White House National Climate Advisor Ali Zaidi in a statement Friday about the funding — which awarded more than $3 billion to 25 battery-related projects across the country — said the funding is “helping support the technologies that we need in the market today, the components that we will need in the near future, and the innovative technologies we need to advance our vision for a circular domestic battery supply chain that positions the United States to continue leading the global effort on clean energy.”
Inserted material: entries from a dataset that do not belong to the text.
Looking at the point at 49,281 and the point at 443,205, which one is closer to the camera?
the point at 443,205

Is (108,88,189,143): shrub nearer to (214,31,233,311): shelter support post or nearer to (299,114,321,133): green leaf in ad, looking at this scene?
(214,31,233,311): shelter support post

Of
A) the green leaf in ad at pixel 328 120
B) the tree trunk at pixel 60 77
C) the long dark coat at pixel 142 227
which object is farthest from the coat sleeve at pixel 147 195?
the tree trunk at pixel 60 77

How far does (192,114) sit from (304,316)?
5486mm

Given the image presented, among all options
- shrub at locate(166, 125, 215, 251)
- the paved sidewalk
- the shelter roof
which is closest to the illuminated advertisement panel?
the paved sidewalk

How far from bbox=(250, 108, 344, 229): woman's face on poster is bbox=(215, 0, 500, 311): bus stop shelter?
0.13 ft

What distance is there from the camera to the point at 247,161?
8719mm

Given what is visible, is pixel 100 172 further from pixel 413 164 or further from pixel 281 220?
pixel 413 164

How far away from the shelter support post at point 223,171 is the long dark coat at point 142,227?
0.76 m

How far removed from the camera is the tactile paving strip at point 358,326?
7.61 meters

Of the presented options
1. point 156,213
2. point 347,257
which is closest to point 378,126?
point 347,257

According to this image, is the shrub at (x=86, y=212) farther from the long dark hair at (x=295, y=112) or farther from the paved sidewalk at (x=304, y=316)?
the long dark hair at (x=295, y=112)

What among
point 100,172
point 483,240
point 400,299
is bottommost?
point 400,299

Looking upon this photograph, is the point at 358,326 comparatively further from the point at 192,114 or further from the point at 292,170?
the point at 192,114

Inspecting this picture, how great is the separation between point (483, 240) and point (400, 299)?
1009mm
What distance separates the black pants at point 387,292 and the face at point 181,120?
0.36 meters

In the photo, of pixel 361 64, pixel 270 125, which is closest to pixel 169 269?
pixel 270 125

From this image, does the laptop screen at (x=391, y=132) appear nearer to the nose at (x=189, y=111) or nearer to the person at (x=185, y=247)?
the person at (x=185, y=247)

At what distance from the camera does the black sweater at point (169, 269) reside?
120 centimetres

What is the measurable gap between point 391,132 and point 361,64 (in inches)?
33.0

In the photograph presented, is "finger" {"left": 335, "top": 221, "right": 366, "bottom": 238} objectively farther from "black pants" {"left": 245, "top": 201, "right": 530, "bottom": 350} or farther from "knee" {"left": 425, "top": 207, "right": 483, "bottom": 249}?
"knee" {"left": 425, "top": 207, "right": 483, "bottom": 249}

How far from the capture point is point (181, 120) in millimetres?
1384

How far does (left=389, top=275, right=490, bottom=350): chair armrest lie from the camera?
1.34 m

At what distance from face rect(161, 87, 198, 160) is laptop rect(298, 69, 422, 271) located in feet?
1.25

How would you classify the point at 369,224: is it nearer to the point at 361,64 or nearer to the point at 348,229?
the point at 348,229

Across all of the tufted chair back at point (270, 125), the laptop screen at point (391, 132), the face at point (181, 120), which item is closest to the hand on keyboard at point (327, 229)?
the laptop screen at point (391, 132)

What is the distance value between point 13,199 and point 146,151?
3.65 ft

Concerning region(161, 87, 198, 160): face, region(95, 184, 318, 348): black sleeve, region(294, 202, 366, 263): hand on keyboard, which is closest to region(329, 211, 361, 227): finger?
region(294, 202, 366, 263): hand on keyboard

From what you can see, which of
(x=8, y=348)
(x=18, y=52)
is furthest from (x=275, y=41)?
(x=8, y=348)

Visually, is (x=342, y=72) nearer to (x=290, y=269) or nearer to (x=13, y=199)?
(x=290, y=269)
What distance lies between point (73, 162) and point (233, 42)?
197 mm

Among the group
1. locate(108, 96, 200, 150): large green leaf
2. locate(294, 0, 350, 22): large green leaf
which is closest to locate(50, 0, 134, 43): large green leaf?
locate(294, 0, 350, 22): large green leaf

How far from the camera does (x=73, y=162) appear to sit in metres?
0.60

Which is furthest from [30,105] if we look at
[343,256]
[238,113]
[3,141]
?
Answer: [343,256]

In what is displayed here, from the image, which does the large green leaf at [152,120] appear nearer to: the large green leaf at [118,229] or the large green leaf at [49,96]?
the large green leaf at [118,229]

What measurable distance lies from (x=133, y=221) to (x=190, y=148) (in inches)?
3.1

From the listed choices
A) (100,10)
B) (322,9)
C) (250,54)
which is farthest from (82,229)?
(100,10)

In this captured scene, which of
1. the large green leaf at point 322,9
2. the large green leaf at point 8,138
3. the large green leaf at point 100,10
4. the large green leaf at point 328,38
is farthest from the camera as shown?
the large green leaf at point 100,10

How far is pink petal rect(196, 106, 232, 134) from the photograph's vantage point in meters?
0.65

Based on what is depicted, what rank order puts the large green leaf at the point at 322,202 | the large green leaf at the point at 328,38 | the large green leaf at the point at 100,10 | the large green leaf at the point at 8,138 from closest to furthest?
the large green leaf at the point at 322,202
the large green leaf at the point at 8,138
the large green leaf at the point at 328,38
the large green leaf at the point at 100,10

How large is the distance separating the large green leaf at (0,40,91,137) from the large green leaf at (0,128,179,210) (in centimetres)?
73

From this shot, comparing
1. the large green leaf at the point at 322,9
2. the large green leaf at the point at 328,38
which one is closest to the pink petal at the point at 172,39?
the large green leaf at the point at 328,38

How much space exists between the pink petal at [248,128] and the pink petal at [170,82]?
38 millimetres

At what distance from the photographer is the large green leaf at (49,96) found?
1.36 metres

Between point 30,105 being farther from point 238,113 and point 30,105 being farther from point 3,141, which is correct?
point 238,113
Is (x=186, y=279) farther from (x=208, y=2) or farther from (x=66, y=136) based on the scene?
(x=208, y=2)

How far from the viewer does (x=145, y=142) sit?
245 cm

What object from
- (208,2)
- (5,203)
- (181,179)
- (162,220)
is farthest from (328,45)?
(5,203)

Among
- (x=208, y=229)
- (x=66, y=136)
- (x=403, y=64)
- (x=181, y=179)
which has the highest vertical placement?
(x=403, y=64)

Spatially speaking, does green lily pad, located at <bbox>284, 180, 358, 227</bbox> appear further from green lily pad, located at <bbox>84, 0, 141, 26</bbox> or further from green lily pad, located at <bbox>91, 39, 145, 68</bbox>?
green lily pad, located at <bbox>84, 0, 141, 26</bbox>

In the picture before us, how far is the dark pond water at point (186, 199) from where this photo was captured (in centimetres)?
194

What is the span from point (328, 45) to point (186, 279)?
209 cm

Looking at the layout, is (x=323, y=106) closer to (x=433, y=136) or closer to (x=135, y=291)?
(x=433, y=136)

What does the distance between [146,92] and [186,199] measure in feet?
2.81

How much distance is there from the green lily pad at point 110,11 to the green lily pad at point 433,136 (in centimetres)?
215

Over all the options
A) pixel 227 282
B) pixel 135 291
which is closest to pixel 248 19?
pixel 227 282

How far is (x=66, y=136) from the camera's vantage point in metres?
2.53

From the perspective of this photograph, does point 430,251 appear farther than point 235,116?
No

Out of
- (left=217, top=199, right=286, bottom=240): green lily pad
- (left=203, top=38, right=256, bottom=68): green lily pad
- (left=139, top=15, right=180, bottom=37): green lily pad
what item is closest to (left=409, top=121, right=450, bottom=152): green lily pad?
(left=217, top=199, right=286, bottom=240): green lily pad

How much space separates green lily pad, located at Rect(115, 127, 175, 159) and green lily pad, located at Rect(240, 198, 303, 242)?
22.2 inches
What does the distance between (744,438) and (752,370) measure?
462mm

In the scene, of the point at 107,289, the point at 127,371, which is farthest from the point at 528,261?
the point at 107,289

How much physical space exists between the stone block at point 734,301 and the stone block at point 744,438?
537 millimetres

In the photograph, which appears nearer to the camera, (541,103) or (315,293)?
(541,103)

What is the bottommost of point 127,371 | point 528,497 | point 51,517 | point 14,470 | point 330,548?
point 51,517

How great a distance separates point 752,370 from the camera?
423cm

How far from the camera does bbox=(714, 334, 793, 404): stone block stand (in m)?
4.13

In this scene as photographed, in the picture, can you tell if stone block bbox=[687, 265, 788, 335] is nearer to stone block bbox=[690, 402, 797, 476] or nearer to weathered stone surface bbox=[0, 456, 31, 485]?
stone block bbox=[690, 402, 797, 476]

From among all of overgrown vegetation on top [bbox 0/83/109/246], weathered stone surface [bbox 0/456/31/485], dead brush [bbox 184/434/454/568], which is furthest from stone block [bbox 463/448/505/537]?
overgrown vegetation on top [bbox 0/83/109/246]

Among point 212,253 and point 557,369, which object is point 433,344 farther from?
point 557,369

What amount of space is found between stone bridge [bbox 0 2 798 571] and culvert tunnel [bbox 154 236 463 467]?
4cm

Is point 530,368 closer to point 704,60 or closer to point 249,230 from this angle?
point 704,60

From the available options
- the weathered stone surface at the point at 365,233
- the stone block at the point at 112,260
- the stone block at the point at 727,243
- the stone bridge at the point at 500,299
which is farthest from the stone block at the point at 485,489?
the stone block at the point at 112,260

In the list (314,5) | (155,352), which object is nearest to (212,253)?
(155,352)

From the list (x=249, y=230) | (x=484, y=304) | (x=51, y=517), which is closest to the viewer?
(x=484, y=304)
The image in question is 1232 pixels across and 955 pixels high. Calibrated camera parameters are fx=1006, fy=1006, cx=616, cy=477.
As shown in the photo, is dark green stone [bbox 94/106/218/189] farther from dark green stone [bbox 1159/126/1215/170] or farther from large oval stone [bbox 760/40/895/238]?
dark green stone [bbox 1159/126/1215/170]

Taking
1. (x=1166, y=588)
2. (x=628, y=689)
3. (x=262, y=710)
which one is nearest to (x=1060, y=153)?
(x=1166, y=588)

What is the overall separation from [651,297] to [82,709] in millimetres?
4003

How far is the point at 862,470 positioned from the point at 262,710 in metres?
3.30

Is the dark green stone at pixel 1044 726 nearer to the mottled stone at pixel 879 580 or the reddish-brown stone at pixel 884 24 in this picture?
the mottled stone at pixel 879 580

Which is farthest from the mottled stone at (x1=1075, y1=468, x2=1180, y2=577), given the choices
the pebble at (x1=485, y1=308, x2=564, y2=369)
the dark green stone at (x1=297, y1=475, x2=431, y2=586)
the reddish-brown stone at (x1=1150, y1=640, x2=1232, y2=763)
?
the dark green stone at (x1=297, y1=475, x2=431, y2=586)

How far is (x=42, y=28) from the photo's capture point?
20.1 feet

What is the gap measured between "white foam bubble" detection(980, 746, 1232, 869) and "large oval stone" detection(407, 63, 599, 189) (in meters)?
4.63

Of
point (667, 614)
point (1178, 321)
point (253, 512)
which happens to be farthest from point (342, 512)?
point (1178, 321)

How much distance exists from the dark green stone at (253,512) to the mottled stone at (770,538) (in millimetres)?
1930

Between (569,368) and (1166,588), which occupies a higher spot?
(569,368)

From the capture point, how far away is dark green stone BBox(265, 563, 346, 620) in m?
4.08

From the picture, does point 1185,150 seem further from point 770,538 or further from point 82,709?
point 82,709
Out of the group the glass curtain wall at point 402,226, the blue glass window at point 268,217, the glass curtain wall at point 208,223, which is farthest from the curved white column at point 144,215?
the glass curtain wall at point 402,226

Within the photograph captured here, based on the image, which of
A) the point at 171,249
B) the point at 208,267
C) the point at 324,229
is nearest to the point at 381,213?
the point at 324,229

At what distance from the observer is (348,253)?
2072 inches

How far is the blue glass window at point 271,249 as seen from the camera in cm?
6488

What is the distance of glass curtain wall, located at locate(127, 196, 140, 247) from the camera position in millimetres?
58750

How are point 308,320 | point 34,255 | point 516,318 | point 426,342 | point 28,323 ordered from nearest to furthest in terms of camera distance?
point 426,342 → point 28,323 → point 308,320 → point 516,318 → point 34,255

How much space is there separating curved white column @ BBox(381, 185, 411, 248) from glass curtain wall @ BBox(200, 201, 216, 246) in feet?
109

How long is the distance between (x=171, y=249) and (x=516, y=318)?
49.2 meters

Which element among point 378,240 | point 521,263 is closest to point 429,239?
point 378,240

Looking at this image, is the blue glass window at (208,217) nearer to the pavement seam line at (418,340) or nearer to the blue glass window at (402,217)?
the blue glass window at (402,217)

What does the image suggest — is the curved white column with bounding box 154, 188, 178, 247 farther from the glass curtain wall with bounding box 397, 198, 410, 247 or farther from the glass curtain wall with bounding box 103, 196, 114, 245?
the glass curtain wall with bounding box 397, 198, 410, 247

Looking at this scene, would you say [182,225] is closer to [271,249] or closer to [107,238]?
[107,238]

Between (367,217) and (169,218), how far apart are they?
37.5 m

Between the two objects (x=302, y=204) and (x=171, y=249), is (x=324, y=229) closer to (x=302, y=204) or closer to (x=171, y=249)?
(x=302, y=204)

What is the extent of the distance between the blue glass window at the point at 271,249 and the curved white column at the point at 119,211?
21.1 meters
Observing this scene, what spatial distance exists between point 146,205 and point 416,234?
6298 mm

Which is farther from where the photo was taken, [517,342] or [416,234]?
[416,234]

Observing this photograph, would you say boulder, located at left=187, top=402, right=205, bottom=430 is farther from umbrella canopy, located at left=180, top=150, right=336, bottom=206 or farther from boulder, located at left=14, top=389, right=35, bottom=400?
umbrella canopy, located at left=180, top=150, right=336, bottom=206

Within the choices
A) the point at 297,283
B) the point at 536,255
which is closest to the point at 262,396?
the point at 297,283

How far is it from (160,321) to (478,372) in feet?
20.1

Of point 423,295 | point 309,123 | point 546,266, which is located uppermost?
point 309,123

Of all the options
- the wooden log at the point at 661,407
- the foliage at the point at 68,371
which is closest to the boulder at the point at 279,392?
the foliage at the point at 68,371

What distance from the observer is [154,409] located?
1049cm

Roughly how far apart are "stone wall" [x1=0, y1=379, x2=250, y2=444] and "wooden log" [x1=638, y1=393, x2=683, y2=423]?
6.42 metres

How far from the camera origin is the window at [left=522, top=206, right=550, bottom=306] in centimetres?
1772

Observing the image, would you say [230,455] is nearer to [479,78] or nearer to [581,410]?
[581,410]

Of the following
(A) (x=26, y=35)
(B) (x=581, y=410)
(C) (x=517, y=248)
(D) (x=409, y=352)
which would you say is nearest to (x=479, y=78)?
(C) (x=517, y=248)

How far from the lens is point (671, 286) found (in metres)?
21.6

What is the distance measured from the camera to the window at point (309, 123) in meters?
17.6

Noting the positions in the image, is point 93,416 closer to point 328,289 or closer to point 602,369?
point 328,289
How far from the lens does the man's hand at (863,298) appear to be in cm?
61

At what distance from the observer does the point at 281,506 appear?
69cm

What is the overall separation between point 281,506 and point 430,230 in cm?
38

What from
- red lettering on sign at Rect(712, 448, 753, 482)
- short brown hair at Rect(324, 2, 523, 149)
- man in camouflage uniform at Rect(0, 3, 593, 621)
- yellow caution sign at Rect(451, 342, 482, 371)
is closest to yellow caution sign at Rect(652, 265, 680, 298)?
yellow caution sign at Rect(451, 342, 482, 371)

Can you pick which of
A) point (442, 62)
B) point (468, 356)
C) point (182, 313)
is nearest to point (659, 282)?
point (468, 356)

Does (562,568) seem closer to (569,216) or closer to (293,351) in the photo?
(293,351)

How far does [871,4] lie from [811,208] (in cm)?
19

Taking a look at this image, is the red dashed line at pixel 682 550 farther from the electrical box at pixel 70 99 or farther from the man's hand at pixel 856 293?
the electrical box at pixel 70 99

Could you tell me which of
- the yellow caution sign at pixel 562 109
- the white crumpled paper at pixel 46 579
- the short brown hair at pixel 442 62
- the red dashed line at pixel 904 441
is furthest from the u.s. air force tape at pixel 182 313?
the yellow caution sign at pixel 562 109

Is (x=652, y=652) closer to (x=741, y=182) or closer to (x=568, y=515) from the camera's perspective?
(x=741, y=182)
Ascend Elements’ battery recycling plant plans to collect thousands of tons of what’s known as “black mass,” or shredded battery material containing battery elements including lithium, cobalt and graphite. The companies plan to extract graphite from the recycled batteries, have it further processed and enhanced at a separate Louisiana facility and then sell the new battery-grade graphite.
The announcement follows earlier large federal investments in another Ascend Elements manufacturing plant in Hopkinsville. The Hoptown Chronicle has previously reported the recycled batteries will help supply another planned Ascend Elements plant, dubbed Apex 1, creating cathode active materials that constitute battery cells. The DOE has invested more than $480 million into the Apex 1 projects.